------ Reading text ------
The psychological impact of menopause can be damaging. Many people feel they cannot discuss their menopause symptoms and express their need for accommodation, as they fear being looked down on and stigmatized by colleagues and supervisors. This, in turn, can lead to feelings of isolation and shame, further exacerbating the emotional and psychological effects of menopause.

The physical symptoms of menopause are a significant challenge in the workplace as well, and can potentially affect productivity and general well-being at work. Hot flashes and night sweats can disrupt sleep, leaving people with menopause tired and irritable during the day. Dryness, swelling, and general discomfort and pain also make it painful to sit for long periods.

Practical Advice for Employers

Employers can, and often do, play a critical role in supporting menopausal staff in the workplace and outside. Some requirements, like working long shifts, a lack of regular breaks, or having to wear uncomfortable clothes, can make employees’ menopause symptoms much more difficult to handle.

To support their staff properly, employers should take the following solutions to heart.

Normalize Conversation

Menopause is a natural process that affects half of the world’s population. Employers can help to reduce the stigma associated with menopause by normalizing conversation. This can be done by providing information about menopause, hosting educational workshops, and encouraging open and honest communication about menopausal symptoms.

Be open to complaints and suggestions that could help menopausal employees work in a friendlier environment. Your staff will tell you how you can help, if you only let them say it and are willing to listen.

Provide a Flexible Working Environment

Menopausal symptoms can make it difficult for employees to maintain regular working hours. Employers can support their staff by providing flexible working arrangements, such as allowing them to work part-time, offering flexible hours, and making remote work options available. This can help employees manage their symptoms and maintain their productivity and well-being at work.
------
» List of tasks:
1. Print the part of the menopause text that opens with the words containing "Provide a Flexible" and closes with "and well-being at work.".
2. Render this sentence from the menopause text in Spanish: "Menopause is a natural process that affects half of the world’s population."
3. Which flexible working arrangements does the menopause text list as ways employers can support their staff?
The entries after the menopause text are separate material.
------ Supplied material ------
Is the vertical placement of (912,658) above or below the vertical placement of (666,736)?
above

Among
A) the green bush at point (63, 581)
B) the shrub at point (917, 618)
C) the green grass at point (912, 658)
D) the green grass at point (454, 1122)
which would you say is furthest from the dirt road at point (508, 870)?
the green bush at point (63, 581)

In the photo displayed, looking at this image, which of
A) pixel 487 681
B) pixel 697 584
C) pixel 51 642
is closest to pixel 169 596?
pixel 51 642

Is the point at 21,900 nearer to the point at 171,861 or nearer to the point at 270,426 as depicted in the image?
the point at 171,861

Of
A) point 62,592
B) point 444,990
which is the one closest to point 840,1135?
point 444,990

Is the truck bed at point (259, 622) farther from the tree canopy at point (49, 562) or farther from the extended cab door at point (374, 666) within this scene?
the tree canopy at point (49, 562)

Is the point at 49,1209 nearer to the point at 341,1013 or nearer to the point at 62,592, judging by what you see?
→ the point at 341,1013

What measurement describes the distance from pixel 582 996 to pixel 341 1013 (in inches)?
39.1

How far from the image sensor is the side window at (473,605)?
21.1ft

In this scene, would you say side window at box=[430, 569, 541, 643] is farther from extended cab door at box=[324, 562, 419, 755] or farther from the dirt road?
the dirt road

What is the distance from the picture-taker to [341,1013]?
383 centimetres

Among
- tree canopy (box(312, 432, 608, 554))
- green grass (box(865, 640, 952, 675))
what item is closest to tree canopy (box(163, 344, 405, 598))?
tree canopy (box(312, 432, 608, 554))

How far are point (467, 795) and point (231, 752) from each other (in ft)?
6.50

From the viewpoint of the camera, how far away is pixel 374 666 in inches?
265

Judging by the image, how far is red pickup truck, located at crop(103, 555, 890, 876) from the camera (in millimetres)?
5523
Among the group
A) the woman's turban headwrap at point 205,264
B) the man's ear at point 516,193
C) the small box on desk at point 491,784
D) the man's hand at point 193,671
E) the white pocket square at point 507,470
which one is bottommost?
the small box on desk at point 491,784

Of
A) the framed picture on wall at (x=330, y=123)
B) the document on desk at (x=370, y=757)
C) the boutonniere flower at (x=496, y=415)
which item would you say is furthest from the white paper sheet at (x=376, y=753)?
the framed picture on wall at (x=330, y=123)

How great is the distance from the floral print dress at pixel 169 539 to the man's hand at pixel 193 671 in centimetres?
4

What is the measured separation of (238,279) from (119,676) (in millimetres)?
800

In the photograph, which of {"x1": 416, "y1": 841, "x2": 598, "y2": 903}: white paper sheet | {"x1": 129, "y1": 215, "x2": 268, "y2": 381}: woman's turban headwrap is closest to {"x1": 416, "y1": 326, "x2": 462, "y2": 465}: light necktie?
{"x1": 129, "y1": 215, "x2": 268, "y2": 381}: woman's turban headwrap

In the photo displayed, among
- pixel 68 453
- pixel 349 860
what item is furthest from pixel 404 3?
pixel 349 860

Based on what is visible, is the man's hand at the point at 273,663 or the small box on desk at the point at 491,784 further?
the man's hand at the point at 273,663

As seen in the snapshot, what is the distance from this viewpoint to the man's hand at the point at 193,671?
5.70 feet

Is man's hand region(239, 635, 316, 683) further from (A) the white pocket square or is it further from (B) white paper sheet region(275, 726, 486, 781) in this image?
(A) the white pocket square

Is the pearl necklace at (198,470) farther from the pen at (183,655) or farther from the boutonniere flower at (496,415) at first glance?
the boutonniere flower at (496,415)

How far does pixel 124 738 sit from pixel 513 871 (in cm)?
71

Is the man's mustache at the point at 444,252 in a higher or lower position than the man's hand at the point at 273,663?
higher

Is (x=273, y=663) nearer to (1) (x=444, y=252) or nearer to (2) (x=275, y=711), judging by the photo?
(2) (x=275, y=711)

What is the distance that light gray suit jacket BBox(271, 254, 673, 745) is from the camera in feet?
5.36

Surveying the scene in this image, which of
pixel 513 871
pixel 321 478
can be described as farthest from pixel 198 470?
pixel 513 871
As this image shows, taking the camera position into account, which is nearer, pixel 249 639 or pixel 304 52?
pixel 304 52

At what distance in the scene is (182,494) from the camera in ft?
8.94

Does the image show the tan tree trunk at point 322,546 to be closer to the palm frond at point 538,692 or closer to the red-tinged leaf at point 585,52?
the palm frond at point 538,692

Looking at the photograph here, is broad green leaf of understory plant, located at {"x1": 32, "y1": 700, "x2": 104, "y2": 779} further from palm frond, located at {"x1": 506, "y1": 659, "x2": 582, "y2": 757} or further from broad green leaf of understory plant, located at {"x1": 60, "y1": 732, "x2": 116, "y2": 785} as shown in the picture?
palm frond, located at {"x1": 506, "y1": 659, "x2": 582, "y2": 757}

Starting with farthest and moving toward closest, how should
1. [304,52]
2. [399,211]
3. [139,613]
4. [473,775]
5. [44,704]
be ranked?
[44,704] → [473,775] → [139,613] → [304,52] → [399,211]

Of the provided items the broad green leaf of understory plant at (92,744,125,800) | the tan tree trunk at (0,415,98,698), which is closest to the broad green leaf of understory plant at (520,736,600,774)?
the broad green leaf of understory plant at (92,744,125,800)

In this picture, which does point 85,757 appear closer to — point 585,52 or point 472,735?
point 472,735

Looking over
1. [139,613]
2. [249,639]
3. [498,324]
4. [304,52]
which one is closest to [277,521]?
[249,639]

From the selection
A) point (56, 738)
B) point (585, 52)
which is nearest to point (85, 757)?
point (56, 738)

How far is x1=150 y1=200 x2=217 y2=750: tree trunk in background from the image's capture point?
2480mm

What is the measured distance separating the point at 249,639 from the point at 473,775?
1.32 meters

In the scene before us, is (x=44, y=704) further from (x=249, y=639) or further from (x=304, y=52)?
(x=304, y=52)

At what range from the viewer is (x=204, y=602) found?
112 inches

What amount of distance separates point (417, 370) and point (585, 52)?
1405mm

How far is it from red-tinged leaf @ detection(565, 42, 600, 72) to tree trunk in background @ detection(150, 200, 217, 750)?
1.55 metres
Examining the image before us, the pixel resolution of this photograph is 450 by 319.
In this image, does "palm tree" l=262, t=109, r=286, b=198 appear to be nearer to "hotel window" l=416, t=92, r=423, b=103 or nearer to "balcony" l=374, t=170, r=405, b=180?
------
» Solutions below:
1.
Provide a Flexible Working Environment

Menopausal symptoms can make it difficult for employees to maintain regular working hours. Employers can support their staff by providing flexible working arrangements, such as allowing them to work part-time, offering flexible hours, and making remote work options available. This can help employees manage their symptoms and maintain their productivity and well-being at work.

2. La menopausia es un proceso natural que afecta a la mitad de la población mundial.

3. Allowing part-time work, offering flexible hours, and making remote work options available.